In 5398/1637, the Catholic Church in Recife, Brazil, closed the two shuls that then existed there.
5573/1812, Harav Aryeh Leib Heller, zt”l, mechaber of the Ketzos Hachoshen, Avnei Milu’im and Shev Shmaatsa
5632/1871, Harav Avraham Shmuel Sofer, zt”l, the Kesav Sofer
5599/1839, Harav Yaakov of Melitz, zt”l
5609/1849, Harav Elimelech of Rudnik, zt”l
5654/1893, Harav Yaakov Landau of Yezov, zt”l
5691/1931, Harav Moshe Sokolovski, zt”l, machaber of Imrei Moshe
5740/1980, Harav Shalom Leifer of Nadvorna, zt”l
Harav Shalom was born in 5654/1894 in the city of Bochnia. His father was Harav Bertche of Satmar, the second son of Harav Mordechai of Nadvorna. He was educated by his father, who imbued him with a striving for Torah, holiness and purity.
Sadly, Rav Shalom was orphaned at the tender age of 11. This, however, did not deter him from achieving a life of spiritual greatness. From a very young age, Rav Shalom exhibited the blessings of outstanding talents and refined middos, reflecting his holy lineage.
As a bachur Rav Shalom went to learn in the yeshivah of Harav Eliyahu Klein in Holmin, where he studied with great diligence and excelled.

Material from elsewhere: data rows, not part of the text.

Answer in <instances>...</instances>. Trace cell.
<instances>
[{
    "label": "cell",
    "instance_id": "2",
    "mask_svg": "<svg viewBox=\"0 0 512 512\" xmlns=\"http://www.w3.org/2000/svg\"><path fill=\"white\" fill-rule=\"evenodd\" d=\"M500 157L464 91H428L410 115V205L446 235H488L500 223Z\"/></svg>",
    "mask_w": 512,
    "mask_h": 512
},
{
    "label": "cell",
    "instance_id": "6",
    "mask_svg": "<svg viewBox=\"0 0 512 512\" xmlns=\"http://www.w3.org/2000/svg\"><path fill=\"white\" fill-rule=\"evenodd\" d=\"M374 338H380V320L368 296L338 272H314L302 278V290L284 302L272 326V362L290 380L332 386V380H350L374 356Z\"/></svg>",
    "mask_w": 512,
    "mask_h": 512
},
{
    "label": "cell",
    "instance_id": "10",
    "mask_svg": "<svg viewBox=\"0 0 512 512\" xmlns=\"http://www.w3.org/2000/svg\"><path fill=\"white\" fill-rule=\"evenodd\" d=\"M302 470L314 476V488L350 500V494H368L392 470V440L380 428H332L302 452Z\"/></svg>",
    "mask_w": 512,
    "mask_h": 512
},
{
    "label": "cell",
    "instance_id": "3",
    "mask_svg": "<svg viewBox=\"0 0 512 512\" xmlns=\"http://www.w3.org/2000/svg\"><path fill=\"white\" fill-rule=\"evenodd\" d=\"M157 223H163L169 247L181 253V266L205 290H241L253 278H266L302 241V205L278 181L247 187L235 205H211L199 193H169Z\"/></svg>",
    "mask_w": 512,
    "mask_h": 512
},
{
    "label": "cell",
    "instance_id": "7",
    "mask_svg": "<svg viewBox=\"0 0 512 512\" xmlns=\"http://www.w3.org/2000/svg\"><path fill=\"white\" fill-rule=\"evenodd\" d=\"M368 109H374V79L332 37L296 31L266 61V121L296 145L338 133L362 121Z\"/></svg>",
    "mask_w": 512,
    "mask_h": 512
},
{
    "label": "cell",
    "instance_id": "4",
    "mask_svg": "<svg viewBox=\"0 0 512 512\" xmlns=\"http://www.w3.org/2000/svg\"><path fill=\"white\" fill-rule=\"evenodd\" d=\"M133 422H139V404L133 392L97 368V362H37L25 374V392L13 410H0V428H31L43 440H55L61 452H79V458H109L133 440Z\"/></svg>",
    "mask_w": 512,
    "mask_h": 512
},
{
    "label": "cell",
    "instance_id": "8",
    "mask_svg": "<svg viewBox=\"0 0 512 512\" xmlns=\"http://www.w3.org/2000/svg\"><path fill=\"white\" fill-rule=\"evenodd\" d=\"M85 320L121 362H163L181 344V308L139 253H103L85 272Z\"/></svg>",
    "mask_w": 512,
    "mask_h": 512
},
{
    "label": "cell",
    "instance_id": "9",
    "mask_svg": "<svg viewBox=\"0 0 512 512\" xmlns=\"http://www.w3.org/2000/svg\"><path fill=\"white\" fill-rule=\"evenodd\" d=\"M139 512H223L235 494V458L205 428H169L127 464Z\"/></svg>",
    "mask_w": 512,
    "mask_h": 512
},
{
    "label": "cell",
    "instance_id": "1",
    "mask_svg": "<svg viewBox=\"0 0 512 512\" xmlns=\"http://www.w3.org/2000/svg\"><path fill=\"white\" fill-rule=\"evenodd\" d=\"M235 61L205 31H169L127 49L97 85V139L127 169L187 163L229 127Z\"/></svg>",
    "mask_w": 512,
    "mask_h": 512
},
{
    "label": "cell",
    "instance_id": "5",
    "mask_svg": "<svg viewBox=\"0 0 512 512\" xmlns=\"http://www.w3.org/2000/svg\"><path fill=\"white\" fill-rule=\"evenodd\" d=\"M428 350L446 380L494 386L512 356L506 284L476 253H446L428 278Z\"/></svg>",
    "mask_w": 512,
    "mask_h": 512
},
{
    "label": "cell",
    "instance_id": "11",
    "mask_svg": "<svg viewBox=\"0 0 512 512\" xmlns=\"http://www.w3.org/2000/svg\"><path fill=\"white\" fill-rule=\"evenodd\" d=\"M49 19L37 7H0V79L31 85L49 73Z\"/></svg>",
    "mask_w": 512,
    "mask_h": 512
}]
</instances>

He later joined the yeshivah of Harav Yehudah Greenwald, the Rav of Satmar.
At 16 he took it upon himself to sleep only three hours at night and one hour during the day, and even then he only slept on a bench in the shul. So devoted was he to his learning that many times, because of great fatigue, he resorted to dabbing at his eyelids with alcohol in order to avoid dozing off.
Rav Shalom married the daughter of the tzaddik Harav Dov Ber Teumin, the Dayan of Pshevorsk and the son-in-law of the Pshevorsker Rav, Rav Chaim Hersh Ashkenazi.
After the wedding the young couple settled in Satmar. There Rav Shalom served Hakadosh Baruch Hu in kedushah and taharah.
The brothers decided to travel to America in 5686/1926 to collect money for their sisters’ dowries. In those days, it was very uncommon for a Chassidishe Rebbe to travel to America. The Jews in America showered the two tzaddikim with considerable honor, and asked the two brothers to stay and help establish authentic Jewish life in America, promising them that they would cover all costs.
Happy to have been given the zechus of making an impact on the lives of Torah-thirsty Yidden, Rav Shalom settled on the East Side of Manhattan, where he lived for many years. Later the Rebbe moved to the Brighton Beach section of Brooklyn, where he reestablished his Beis Hamedrash Khal Chassidei Nadvorna. His brother, Harav Yosef, settled in Pittsburgh and revived Yiddishkeit there.
Rav Shalom came to realize the extent of the worldly temptations that beset Americans at that time. He spent all of his time in a small room learning Torah in order to insulate himself from the mundane, material aspects of America. He ate little and barely slept, and he followed the tradition of his holy ancestors in living a life devoid of any luxury or comfort.
Like his holy ancestors, the Rebbe was renowned for hachnasas orchim. His home was always open to all.
When his older son, Chaim Mordechai, Hy”d, reached the age of bar mitzvah, Rav Shalom sent him to Europe (at that time the U.S. had no suitable yeshivos). When World War II broke out, Rav Shalom tried to bring Chaim Mordechai back to America, but sadly, this did not come to pass. He was killed al kiddush Hashem, Hy”d. The Rebbe grieved for his beloved son, but accepted the gezeirah with ahavas Hashem and rededicated himself to his avodas hakodesh.
The Rebbe was niftar on 19 Teves, 5740/1980. His son, Harav Shlomo Leifer, shlita, succeeded him.
Zechuso yagen aleinu.
In 1879, Thomas Edison first publicly demonstrated his electric incandescent light in Menlo Park, New Jersey.
In 1909, the Manhattan Bridge, spanning the East River between Manhattan and Brooklyn, was officially opened to vehicular traffic.
In 1951, the Marshall Plan expired after distributing more than $12 billion in foreign aid.
In 1974, private U.S. citizens were allowed to buy and own gold for the first time in more than 40 years.